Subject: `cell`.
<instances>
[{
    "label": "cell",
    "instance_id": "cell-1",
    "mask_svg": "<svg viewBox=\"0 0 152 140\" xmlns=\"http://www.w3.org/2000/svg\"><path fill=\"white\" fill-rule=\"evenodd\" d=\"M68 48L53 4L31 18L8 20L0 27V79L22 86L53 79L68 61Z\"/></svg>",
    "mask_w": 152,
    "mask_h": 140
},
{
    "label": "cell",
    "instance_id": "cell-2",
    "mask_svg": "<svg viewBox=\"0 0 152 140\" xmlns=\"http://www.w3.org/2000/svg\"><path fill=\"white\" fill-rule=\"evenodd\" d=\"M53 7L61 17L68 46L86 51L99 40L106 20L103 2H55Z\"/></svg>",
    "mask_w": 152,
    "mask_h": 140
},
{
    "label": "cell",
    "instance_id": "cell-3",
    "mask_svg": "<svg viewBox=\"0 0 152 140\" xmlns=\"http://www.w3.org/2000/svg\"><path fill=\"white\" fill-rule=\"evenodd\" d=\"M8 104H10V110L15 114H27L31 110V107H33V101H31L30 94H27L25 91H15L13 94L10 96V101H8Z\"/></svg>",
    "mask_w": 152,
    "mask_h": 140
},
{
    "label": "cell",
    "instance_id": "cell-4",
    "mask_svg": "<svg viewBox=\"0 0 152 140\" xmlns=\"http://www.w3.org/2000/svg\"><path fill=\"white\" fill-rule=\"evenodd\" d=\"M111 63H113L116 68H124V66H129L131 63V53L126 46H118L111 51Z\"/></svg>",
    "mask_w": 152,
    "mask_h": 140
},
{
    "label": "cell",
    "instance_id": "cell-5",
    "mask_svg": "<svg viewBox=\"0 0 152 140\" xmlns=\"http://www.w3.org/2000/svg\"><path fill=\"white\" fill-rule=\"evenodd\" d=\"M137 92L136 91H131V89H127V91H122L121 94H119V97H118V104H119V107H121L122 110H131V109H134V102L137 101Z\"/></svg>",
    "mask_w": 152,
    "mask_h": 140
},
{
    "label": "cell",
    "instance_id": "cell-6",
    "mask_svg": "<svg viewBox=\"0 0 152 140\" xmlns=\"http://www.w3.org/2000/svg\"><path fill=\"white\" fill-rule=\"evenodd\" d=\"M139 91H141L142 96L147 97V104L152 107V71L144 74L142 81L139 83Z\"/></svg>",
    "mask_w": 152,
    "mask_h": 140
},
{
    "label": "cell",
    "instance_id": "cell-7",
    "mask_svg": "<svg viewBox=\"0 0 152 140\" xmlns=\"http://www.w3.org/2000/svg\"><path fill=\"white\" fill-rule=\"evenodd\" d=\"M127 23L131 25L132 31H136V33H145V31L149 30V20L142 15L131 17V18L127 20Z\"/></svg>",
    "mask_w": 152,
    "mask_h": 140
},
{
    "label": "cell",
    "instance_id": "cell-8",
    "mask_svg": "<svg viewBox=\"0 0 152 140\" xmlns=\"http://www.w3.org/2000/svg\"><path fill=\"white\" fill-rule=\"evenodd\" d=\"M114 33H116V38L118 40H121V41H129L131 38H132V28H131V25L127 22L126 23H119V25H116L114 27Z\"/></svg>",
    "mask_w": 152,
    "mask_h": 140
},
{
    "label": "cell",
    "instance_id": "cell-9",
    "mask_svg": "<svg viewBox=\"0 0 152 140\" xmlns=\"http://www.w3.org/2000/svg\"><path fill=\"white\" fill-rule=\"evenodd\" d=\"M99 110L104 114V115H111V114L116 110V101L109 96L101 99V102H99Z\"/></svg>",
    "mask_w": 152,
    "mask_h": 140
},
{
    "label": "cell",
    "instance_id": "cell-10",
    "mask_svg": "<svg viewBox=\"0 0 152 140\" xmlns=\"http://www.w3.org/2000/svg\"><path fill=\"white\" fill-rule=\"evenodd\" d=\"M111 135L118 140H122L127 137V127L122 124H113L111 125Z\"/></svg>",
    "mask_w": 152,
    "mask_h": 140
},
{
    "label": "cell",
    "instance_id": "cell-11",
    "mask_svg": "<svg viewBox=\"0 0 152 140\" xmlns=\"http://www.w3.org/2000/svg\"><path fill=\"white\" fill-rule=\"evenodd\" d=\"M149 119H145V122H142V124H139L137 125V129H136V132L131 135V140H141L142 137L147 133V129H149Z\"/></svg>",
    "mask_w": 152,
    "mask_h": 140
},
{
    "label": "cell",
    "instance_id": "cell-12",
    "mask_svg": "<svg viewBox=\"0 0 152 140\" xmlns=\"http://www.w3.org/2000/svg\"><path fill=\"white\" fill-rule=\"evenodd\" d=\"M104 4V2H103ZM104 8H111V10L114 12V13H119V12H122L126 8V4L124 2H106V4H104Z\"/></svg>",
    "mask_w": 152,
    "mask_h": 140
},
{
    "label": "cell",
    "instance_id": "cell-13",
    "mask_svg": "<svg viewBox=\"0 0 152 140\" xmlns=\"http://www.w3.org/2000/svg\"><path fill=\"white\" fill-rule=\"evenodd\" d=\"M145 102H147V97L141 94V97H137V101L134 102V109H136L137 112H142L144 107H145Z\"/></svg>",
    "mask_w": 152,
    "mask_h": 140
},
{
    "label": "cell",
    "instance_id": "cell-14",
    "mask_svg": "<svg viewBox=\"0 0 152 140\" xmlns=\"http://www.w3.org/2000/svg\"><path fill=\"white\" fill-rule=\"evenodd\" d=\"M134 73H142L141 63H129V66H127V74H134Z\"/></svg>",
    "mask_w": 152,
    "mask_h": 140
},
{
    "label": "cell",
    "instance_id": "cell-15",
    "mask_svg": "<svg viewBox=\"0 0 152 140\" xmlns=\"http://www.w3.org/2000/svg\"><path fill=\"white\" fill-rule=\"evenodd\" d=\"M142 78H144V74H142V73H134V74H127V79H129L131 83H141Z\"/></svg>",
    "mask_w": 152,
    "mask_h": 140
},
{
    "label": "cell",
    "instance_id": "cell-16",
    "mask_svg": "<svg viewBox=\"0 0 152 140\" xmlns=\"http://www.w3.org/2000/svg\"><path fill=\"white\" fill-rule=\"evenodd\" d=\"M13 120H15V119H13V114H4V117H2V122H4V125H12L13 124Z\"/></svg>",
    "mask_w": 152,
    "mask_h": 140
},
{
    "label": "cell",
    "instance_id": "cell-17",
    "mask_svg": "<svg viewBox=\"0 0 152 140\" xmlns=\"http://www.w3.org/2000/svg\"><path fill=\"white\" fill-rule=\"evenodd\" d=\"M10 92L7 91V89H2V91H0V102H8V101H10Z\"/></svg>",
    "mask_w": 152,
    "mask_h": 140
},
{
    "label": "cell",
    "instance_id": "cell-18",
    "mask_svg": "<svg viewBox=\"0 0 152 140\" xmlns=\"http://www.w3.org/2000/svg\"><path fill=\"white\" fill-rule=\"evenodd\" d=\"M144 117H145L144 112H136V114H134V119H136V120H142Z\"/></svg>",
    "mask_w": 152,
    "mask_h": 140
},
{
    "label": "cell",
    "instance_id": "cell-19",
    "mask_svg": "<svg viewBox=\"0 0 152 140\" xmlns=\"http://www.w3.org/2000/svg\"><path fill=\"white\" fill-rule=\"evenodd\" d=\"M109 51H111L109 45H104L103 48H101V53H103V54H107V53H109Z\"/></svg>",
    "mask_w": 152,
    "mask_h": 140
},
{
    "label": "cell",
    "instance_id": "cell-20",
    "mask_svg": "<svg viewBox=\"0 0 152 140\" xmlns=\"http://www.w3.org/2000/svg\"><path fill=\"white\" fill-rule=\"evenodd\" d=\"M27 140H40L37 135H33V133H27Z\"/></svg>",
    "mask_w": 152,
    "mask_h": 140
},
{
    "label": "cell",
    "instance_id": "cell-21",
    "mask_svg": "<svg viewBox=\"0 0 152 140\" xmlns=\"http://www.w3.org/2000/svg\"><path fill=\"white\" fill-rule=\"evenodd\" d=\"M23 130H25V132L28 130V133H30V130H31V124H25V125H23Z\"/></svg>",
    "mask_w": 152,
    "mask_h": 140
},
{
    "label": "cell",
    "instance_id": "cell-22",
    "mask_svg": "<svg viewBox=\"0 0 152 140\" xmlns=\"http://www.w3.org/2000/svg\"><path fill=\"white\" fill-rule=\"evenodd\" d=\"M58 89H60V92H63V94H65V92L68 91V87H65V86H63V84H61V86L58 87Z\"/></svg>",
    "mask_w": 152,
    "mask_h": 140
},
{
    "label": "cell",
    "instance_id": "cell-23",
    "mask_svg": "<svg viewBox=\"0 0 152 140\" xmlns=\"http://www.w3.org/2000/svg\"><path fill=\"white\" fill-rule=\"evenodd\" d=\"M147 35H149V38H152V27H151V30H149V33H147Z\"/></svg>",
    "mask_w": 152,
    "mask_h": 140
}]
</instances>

__________________________________________________

| STATED PROBLEM |
Copy the records word for word, from their first line through the line that contains "63H113L116 68H124V66H129L131 63V53L126".

| RESULT |
Subject: `cell`.
<instances>
[{
    "label": "cell",
    "instance_id": "cell-1",
    "mask_svg": "<svg viewBox=\"0 0 152 140\" xmlns=\"http://www.w3.org/2000/svg\"><path fill=\"white\" fill-rule=\"evenodd\" d=\"M68 48L53 4L31 18L8 20L0 27V79L22 86L53 79L68 61Z\"/></svg>",
    "mask_w": 152,
    "mask_h": 140
},
{
    "label": "cell",
    "instance_id": "cell-2",
    "mask_svg": "<svg viewBox=\"0 0 152 140\" xmlns=\"http://www.w3.org/2000/svg\"><path fill=\"white\" fill-rule=\"evenodd\" d=\"M53 7L61 17L68 46L86 51L99 40L106 20L103 2H55Z\"/></svg>",
    "mask_w": 152,
    "mask_h": 140
},
{
    "label": "cell",
    "instance_id": "cell-3",
    "mask_svg": "<svg viewBox=\"0 0 152 140\" xmlns=\"http://www.w3.org/2000/svg\"><path fill=\"white\" fill-rule=\"evenodd\" d=\"M8 104H10V110L15 114H27L31 110V107H33V101H31L30 94H27L25 91H15L13 94L10 96V101H8Z\"/></svg>",
    "mask_w": 152,
    "mask_h": 140
},
{
    "label": "cell",
    "instance_id": "cell-4",
    "mask_svg": "<svg viewBox=\"0 0 152 140\" xmlns=\"http://www.w3.org/2000/svg\"><path fill=\"white\" fill-rule=\"evenodd\" d=\"M111 63H113L116 68H124V66H129L131 63V53L126 46H118L111 51Z\"/></svg>",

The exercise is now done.